DOCUMENT:
────────────────────────────────────────
Finally understanding Unicode and UTF-8
Summary
Unicode maps 32-bit (4 byte) integers, also called code points or runes, to characters. UTF-8 is a way of storing those code points using less than 4 bytes per character.
61 is the Unicode code point for a, 229 is å and 5793 is ᚡ. Unicode is how most modern programming languages represent strings: Java, .Net (C#, VB.Net), Go, and Python3, for example. Code points are usually written as two hexadecimal bytes prefixed by the letter u, or four prefixed by U. In python 3 this will display ᚡ:
print('\u16a1')
The first byte of that 32-bit integer (the code point) covers most characters used by European languages. The first 127 code points (hex values 00 to 7f) are the same as
ASCII: 61 is both Unicode and ASCII code for a
. The next 128 code points (0x80-0xff) are the same as ISO-8859-1, also called latin-1: e5 (229) is both Unicode and ISO-8859-1 for å.
The first two bytes cover characters for almost all modern languages. It is extremely rare to need the full 4 bytes as they are mostly empty. A rare exception, sad kitty U0001F640 needs three bytes. It broke WordPress when I put it in this post – that’s how common characters above two bytes are!
An encoding is a mapping from bytes to Unicode code points. If you use the code points directly as their mapping (4 bytes per code point) you have UTF-32. So 00 00 00 61
is UTF-32 for Unicode code point 61, which is a.
English speakers will usually only need one byte, and other language users two, so there are more efficient encodings. The most common Unicode encoding is UTF-8.
The first 127 values of UTF-8 map directly to Unicode code points, and hence to ASCII codes. 61
is UTF-8 for Unicode code point 61, which is character a. If you only ever use values up to 127, UTF-8, Unicode code points, and ASCII are the same. This makes confusion easy.
Above 127, UTF-8 uses between two and four bytes for each code point. c3 a5
is UTF-8 for Unicode code point u00e5, which is å. In python3:
bytes([0xc3, 0xa5]).decode("utf8")
This means UTF-8 is not compatible with ISO-8859-1.
When you receive a string of bytes, you also need to know it’s encoding to interpret it as Unicode. Luckily is is quite easy to test for valid UTF-8. In Go you use the Valid
function of unicode/utf8. In Python you try to .decode("utf8")
and catch the UnicodeDecodeError
.
In summary (all values are hex):
UTF-8 | UTF-32 | Unicode code point | ASCII | ISO-8859-1 | Character |
---|---|---|---|---|---|
61 | 00 00 00 61 | 61 (decimal 97) | 61 | 61 | a |
c3 a5 | 00 00 00 e5 | e5 (decimal 229) | None | e5 | å |
e1 9a a1 | 00 00 16 a1 | 16a1 (decimal 5793) | None | None | ᚡ |
────────────────────────────────────────
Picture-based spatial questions
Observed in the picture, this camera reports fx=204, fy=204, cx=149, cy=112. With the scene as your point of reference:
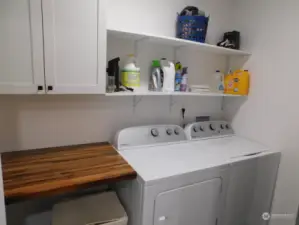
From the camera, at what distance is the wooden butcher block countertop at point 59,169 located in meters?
1.21

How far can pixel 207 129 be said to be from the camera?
93.3 inches

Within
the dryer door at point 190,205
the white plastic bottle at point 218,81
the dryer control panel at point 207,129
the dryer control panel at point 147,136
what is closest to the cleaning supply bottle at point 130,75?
the dryer control panel at point 147,136

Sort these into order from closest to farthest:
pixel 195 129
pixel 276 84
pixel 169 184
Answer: pixel 169 184
pixel 276 84
pixel 195 129

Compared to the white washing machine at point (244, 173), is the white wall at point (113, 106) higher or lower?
higher

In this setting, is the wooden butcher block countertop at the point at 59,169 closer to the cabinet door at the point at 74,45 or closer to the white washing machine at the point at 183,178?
the white washing machine at the point at 183,178

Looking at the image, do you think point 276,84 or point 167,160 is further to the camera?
point 276,84

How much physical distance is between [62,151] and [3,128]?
1.55 ft

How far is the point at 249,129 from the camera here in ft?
7.86

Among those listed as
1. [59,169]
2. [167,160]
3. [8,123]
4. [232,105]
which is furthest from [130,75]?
[232,105]

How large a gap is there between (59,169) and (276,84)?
7.04ft

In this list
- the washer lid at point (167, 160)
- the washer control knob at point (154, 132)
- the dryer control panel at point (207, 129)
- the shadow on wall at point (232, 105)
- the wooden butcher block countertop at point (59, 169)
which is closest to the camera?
the wooden butcher block countertop at point (59, 169)

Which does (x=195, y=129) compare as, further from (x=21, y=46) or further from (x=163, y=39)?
(x=21, y=46)

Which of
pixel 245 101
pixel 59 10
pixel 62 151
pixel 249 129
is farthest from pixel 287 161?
pixel 59 10

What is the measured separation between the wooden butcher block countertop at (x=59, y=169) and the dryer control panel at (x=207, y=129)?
0.89 metres
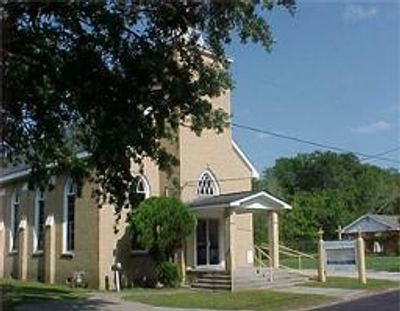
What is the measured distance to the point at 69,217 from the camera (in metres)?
32.0

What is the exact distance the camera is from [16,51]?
47.9ft

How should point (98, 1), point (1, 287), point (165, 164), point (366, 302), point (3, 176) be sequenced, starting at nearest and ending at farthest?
point (98, 1)
point (165, 164)
point (366, 302)
point (1, 287)
point (3, 176)

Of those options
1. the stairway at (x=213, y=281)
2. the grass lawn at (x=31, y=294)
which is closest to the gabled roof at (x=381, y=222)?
the stairway at (x=213, y=281)

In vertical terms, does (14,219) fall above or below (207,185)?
below

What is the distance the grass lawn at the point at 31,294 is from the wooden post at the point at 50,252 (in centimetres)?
318

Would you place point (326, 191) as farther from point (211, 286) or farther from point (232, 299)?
point (232, 299)

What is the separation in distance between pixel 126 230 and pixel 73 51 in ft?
49.7

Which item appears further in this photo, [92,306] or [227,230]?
[227,230]

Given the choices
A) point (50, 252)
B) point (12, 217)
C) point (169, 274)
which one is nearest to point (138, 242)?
point (169, 274)

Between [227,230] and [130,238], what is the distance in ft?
13.7

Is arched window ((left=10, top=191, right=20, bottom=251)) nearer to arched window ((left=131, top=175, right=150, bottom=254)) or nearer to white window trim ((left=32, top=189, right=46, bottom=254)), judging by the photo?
white window trim ((left=32, top=189, right=46, bottom=254))

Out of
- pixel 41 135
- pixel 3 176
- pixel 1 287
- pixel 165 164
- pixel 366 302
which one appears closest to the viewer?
pixel 41 135

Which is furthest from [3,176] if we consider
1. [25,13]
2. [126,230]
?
[25,13]

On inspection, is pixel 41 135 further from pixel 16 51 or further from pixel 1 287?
pixel 1 287
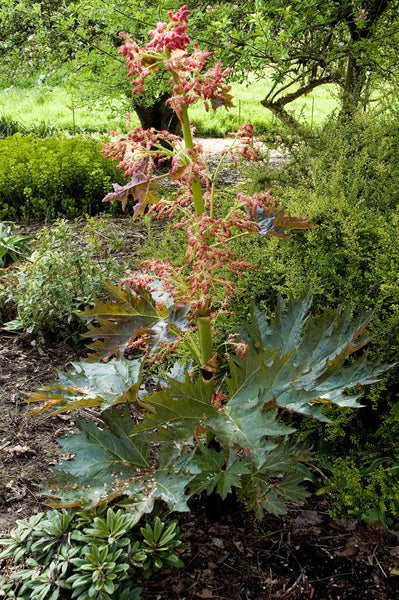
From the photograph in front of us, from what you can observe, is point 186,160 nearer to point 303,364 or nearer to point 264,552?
point 303,364

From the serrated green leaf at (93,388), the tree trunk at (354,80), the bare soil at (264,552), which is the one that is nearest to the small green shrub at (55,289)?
the bare soil at (264,552)

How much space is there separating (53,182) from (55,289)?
2248 millimetres

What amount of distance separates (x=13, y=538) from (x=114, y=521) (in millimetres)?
400

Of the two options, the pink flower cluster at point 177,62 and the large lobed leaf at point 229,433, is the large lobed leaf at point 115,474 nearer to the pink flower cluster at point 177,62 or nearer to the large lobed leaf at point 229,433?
the large lobed leaf at point 229,433

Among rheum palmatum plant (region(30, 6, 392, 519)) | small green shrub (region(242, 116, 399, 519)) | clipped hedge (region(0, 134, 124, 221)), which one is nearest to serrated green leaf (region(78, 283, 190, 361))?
rheum palmatum plant (region(30, 6, 392, 519))

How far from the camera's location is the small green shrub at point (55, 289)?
3338 mm

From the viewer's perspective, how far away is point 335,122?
13.0 feet

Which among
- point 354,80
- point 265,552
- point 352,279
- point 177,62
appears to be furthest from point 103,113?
point 265,552

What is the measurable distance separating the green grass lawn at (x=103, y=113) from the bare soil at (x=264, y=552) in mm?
7136

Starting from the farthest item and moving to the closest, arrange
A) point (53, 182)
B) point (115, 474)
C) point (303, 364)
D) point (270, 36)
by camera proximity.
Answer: point (53, 182)
point (270, 36)
point (115, 474)
point (303, 364)

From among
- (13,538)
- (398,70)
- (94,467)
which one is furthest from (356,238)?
(398,70)

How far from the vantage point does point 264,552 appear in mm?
1883

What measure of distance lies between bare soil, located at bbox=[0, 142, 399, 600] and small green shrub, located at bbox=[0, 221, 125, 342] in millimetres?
1173

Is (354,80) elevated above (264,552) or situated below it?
above
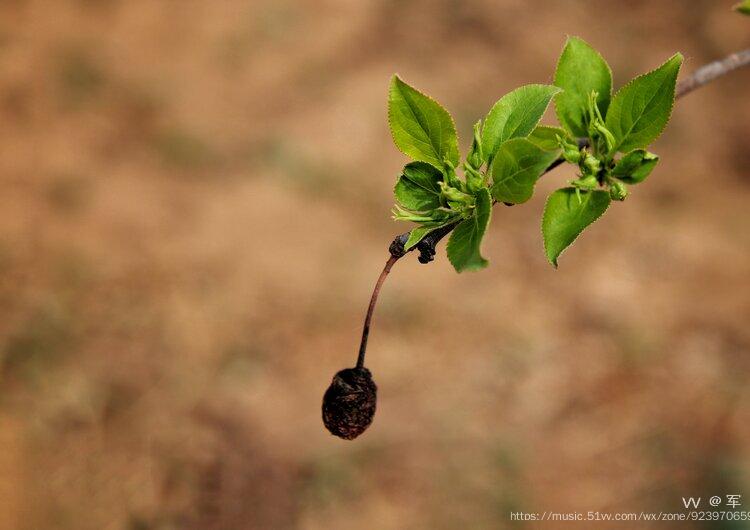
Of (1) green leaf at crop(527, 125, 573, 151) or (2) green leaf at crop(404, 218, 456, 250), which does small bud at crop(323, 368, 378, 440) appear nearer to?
(2) green leaf at crop(404, 218, 456, 250)

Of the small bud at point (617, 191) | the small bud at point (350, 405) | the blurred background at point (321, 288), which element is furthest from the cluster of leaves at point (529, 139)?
the blurred background at point (321, 288)

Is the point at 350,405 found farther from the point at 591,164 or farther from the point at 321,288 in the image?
the point at 321,288

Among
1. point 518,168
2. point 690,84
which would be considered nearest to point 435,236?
point 518,168

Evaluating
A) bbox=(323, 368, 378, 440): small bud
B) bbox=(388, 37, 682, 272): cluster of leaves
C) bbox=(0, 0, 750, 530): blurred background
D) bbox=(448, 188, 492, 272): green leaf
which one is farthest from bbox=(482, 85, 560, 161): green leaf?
bbox=(0, 0, 750, 530): blurred background

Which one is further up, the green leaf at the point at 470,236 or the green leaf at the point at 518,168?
the green leaf at the point at 518,168

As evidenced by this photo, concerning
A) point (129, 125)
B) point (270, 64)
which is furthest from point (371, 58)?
point (129, 125)

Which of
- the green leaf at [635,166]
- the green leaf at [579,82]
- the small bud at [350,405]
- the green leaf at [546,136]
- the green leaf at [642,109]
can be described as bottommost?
the small bud at [350,405]

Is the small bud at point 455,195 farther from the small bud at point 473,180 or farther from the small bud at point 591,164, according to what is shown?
the small bud at point 591,164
────────────────────────────────────────
TASKS AND EXERCISES:
A. Using the article on Unicode and UTF-8, say whether each statement below agrees with it: (i) UTF-8 uses between two and four bytes for each code point above 127; (ii) UTF-8 is compatible with ISO-8859-1; (iii) ISO-8859-1 is also called latin-1. Answer yes or no for each, and quote the words of the article that decide it.
B. Write out the article on Unicode and UTF-8 from "Above 127, UTF-8" to "compatible with ISO-8859-1.", substituting "Latin-1" for "ISO-8859-1".

SOLUTION SET:
A.
(i) Yes: "Above 127, UTF-8 uses between two and four bytes for each code point."
(ii) No: "This means UTF-8 is not compatible with ISO-8859-1."
(iii) Yes: "ISO-8859-1, also called latin-1"

B.
Above 127, UTF-8 uses between two and four bytes for each code point. c3 a5
is UTF-8 for Unicode code point u00e5, which is å. In python3:
bytes([0xc3, 0xa5]).decode("utf8")
This means UTF-8 is not compatible with Latin-1.